Notably, the results of McCreesh et al are in line with a recently published empirical study by Tanser et al6 in a rural area in the South African Province of KwaZulu-Natal. Tanser et al estimated the effect of community-level concurrency on a woman's risk of becoming infected with HIV. They found that the number of sex partners, but not concurrency, was a major risk factor for HIV infection. Both the modeling study by McCreesh et al and the recent empirical study by Tanser et al make a significant contribution to the debate regarding the importance of concurrency in driving HIV epidemics. Results from both of these studies indicate that concurrency is not a major driver of HIV epidemics in sub-Saharan Africa.
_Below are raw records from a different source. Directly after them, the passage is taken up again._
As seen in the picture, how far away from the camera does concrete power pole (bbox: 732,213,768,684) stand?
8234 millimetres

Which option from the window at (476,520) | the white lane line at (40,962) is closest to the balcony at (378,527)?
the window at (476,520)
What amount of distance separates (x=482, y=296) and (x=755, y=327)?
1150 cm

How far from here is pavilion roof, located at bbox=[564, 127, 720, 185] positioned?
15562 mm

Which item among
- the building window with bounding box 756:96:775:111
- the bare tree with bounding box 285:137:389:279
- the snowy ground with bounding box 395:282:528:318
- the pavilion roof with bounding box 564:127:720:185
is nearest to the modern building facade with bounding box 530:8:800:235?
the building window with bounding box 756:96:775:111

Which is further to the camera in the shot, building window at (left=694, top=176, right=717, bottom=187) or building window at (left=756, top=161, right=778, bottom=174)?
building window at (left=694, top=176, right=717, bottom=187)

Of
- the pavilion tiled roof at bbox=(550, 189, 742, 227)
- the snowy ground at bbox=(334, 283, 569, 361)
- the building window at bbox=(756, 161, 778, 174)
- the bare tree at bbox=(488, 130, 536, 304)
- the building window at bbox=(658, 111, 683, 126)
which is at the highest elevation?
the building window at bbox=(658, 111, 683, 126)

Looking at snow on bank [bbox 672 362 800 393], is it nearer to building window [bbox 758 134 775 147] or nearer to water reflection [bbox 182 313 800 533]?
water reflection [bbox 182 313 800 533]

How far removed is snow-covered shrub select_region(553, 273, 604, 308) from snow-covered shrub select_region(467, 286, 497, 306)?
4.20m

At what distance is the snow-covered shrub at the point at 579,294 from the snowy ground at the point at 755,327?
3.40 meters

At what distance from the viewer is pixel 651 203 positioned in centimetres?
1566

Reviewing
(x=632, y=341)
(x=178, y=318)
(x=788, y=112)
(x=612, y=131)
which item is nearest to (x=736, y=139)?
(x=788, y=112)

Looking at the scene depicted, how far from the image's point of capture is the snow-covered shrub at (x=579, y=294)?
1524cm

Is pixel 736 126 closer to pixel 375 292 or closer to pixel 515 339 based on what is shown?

We note that for concurrency to be an important driver in generalized HIV epidemics driven by heterosexual transmission, 3 conditions would need to be met: first, there should be many concurrent partnerships in the population; second, the number of concurrent partners should be fairly high for the average individual; and third, the duration over which the partnerships overlap should be fairly long. To date, no heterosexual community in which these conditions are met has been identified.
Since the beginning of the HIV epidemic, the number of sex partners that individuals in the population acquire each year has been identified to be the major factor driving HIV epidemics and the major risk factor for an individual; the greater the number of sex partners an individual has, the greater is their risk of acquiring HIV. If an individual has a high number of sex partners, it does not mean that they have a high level of concurrency; however, if an individual has a high level of concurrency, they have to have a high number of sex partners. Therefore, we recommend ending the debate on the importance of concurrency as a driver of HIV epidemics in sub-Saharan Africa. Rather than trying to reduce concurrency, which is likely to have only a modest impact, we recommend concentrating on designing interventions that focus on decreasing the number of sex partners and/or increasing in condom usage. If concurrency is important, its impact on transmission will also be decreased by these interventions.